WHAT TO PRODUCE →
Can you quote the lines below exactly, starting at the line with "Based on what is shown, is" and going through the last one?

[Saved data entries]
^^^^^^^^^^^^^^^^
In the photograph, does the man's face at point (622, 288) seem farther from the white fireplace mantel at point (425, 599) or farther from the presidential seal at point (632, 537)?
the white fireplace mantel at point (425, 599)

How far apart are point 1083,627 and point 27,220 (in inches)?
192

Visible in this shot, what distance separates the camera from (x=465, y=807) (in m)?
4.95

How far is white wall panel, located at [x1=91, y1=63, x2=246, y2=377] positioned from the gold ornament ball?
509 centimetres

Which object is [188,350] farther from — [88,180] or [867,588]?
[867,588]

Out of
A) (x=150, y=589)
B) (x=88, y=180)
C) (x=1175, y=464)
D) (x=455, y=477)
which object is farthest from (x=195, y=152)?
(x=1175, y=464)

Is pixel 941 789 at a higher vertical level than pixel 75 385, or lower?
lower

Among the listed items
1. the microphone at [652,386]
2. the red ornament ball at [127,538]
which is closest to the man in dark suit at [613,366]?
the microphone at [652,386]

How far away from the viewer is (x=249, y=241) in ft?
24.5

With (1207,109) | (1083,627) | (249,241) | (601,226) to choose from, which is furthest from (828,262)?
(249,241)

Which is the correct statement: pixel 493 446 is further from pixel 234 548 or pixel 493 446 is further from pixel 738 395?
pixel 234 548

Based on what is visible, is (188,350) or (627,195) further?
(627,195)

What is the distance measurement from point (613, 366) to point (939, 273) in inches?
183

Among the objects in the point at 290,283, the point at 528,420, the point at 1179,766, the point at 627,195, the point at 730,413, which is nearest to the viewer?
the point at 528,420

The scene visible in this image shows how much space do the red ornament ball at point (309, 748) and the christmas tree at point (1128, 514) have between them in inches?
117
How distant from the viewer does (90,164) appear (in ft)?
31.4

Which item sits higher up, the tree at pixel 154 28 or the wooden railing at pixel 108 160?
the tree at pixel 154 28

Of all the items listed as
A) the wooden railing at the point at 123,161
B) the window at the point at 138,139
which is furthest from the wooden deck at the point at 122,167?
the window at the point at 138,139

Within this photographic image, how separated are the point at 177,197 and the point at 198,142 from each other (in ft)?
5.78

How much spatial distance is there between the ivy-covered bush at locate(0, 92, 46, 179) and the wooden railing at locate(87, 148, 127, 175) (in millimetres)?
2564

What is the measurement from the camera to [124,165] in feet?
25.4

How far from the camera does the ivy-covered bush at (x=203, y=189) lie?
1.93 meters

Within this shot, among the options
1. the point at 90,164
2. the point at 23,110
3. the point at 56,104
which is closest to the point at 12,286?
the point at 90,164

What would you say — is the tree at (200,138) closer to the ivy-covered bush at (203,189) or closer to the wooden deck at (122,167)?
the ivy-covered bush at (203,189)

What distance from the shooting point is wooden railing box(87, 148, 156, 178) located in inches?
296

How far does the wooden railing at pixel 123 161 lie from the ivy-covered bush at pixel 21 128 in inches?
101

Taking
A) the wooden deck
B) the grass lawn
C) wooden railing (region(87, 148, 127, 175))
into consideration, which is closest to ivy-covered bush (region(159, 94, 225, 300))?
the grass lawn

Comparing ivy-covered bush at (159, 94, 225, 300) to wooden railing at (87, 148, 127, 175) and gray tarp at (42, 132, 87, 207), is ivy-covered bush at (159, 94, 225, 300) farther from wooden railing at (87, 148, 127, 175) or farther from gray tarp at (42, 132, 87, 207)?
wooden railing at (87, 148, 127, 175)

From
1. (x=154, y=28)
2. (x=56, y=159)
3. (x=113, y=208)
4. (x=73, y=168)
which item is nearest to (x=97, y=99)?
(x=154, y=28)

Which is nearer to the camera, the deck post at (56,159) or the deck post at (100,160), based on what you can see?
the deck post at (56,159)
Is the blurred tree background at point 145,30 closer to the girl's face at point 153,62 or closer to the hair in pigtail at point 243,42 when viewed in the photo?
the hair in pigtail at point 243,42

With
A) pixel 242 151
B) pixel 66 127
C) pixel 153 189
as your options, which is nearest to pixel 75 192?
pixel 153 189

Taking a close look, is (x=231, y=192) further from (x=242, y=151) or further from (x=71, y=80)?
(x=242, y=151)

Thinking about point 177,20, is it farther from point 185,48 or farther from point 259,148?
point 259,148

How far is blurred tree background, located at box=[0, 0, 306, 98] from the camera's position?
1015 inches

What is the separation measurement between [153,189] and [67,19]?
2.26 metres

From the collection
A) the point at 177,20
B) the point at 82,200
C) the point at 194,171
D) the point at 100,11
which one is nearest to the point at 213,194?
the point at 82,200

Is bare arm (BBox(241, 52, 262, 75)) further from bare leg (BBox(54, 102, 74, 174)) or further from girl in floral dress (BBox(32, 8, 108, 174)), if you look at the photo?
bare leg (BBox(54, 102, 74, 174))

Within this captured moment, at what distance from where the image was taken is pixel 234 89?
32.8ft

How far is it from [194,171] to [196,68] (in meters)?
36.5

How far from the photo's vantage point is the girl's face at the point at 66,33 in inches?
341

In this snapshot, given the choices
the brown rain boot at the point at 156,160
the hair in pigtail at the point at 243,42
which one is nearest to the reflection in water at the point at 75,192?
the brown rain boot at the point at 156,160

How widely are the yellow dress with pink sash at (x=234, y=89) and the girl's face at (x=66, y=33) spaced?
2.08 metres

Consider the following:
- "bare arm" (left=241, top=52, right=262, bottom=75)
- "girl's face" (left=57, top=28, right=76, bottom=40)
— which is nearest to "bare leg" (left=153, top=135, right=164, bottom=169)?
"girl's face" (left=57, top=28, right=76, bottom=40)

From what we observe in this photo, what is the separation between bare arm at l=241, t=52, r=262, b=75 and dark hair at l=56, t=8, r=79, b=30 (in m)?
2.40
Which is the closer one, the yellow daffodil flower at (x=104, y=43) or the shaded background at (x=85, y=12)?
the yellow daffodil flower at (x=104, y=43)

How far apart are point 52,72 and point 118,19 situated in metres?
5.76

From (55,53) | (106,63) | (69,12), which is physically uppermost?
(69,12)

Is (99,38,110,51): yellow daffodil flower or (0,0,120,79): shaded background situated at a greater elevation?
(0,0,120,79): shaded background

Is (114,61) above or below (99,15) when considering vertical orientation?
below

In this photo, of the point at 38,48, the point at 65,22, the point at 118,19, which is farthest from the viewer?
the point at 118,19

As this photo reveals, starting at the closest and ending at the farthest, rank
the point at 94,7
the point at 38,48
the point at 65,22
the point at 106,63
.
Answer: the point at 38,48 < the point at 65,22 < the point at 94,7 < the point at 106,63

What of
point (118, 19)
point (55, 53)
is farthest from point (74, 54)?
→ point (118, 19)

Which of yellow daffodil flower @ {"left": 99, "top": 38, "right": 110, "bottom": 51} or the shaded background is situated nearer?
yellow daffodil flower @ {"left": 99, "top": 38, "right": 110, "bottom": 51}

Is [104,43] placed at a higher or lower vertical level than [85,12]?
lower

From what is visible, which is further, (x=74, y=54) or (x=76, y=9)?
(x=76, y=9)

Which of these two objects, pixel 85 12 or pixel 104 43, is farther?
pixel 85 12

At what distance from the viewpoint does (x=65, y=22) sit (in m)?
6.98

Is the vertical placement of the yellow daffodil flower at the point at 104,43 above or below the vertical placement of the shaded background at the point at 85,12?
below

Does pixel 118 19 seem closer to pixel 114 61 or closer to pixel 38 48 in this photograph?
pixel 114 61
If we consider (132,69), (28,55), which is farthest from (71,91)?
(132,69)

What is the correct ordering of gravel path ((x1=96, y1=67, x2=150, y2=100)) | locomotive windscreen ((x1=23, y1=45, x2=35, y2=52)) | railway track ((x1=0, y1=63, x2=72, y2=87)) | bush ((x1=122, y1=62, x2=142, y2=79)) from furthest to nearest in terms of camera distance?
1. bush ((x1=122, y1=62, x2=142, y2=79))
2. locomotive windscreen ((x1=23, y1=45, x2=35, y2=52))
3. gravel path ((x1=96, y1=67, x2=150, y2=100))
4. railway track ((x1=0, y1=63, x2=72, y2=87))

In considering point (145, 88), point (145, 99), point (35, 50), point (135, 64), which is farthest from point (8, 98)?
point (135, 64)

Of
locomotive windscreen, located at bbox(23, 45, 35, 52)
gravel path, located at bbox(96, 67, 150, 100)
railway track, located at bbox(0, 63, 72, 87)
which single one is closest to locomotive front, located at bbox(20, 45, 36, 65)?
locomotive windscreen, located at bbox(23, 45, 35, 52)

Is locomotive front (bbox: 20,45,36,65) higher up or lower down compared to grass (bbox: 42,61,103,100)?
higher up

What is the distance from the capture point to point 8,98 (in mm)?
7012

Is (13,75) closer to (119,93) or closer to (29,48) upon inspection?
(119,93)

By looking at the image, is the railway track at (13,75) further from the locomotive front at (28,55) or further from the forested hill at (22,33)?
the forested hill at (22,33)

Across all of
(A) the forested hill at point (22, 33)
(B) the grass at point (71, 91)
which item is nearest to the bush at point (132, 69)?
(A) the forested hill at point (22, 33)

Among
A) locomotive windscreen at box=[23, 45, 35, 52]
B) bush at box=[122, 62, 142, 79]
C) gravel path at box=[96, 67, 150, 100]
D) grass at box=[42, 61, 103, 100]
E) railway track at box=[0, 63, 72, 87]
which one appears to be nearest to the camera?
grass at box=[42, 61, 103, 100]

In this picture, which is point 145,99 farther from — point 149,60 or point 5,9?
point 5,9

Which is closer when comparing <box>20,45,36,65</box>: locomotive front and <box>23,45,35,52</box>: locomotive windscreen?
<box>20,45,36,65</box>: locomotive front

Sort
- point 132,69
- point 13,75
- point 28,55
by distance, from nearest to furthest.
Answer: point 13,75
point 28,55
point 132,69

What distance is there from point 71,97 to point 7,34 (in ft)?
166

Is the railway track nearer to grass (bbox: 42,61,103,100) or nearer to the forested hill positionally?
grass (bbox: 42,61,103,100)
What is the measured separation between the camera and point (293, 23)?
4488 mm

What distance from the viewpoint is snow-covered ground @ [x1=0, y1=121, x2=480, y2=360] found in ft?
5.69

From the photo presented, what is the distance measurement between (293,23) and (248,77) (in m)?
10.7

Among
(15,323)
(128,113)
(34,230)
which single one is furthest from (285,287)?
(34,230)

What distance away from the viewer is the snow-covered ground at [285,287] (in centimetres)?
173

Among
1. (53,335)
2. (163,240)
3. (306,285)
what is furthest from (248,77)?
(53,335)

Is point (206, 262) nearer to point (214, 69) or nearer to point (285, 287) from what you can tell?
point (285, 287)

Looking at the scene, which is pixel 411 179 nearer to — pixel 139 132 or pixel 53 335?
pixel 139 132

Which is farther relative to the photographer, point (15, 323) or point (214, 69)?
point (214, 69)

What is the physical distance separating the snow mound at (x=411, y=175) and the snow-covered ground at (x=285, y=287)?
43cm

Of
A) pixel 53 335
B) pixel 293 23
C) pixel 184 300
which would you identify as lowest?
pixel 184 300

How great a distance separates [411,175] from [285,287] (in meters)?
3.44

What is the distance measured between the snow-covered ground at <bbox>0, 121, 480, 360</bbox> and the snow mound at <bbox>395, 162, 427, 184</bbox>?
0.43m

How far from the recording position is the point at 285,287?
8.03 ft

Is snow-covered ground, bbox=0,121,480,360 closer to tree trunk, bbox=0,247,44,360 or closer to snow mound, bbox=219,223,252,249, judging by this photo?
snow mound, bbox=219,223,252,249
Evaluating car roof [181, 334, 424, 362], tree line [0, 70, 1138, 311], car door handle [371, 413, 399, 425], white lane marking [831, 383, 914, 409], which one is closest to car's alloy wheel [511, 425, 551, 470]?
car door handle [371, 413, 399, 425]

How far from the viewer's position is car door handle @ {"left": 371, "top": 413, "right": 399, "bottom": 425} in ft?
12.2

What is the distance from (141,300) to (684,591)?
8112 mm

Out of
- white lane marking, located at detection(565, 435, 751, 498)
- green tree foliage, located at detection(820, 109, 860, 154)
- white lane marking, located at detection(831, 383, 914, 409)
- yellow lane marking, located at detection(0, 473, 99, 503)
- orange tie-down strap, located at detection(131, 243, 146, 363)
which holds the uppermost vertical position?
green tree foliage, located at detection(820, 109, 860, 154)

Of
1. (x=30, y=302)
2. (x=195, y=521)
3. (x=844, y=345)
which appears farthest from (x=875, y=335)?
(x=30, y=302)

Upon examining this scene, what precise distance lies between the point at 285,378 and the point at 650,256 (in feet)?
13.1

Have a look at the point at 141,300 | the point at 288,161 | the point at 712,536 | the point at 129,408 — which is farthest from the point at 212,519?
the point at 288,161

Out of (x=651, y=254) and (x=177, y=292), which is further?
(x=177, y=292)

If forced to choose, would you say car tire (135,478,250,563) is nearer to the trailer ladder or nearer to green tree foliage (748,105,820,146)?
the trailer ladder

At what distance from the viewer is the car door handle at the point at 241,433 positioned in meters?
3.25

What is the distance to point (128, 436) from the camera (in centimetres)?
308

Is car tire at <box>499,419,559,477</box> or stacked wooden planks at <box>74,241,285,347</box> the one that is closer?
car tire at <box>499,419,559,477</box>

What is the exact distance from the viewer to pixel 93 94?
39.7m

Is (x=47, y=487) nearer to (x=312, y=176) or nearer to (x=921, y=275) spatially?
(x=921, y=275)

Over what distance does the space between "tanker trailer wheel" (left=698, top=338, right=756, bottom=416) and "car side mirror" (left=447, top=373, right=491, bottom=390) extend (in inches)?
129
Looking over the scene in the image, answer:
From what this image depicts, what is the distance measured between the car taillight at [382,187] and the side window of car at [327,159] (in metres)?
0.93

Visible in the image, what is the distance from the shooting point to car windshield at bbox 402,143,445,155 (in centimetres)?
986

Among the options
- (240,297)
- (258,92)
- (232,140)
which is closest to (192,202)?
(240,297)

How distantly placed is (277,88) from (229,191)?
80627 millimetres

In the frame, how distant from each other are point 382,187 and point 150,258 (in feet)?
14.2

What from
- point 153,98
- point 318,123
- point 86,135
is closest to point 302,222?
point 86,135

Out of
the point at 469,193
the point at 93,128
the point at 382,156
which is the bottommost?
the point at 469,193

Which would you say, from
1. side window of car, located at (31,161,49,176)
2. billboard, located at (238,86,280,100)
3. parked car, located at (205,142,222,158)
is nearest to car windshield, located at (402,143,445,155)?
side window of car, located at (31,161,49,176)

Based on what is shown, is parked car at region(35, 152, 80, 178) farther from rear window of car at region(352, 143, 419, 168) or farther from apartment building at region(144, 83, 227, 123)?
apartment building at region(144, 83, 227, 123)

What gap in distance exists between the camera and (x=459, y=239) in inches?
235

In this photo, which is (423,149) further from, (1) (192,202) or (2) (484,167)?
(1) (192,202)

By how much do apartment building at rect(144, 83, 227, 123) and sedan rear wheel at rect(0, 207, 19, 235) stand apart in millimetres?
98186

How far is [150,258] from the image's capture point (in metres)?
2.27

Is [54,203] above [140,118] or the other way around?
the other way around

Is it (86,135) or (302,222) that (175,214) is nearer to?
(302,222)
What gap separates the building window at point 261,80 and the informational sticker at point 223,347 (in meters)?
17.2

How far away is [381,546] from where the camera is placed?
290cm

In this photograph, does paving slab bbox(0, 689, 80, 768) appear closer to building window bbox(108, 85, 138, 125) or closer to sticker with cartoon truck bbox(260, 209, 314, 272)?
^^^^^^^^^^^^^^^^
TASK SOLUTION →
Based on what is shown, is parked car at region(35, 152, 80, 178) farther from rear window of car at region(352, 143, 419, 168) or farther from apartment building at region(144, 83, 227, 123)?
apartment building at region(144, 83, 227, 123)

What gap in distance exists between the camera and (x=459, y=239) in inches?
235

In this photo, which is (423,149) further from, (1) (192,202) or (2) (484,167)?
(1) (192,202)

By how much do apartment building at rect(144, 83, 227, 123) and sedan rear wheel at rect(0, 207, 19, 235) stand apart in millimetres?
98186

How far is [150,258] from the image's capture point (in metres)?
2.27

Is [54,203] above [140,118] or the other way around?
the other way around

Is it (86,135) or (302,222) that (175,214) is nearer to?
(302,222)
What gap separates the building window at point 261,80 and the informational sticker at point 223,347 (in meters)?
17.2

How far away is [381,546] from where the camera is placed?
290cm

In this photograph, does paving slab bbox(0, 689, 80, 768) appear closer to building window bbox(108, 85, 138, 125) or closer to sticker with cartoon truck bbox(260, 209, 314, 272)?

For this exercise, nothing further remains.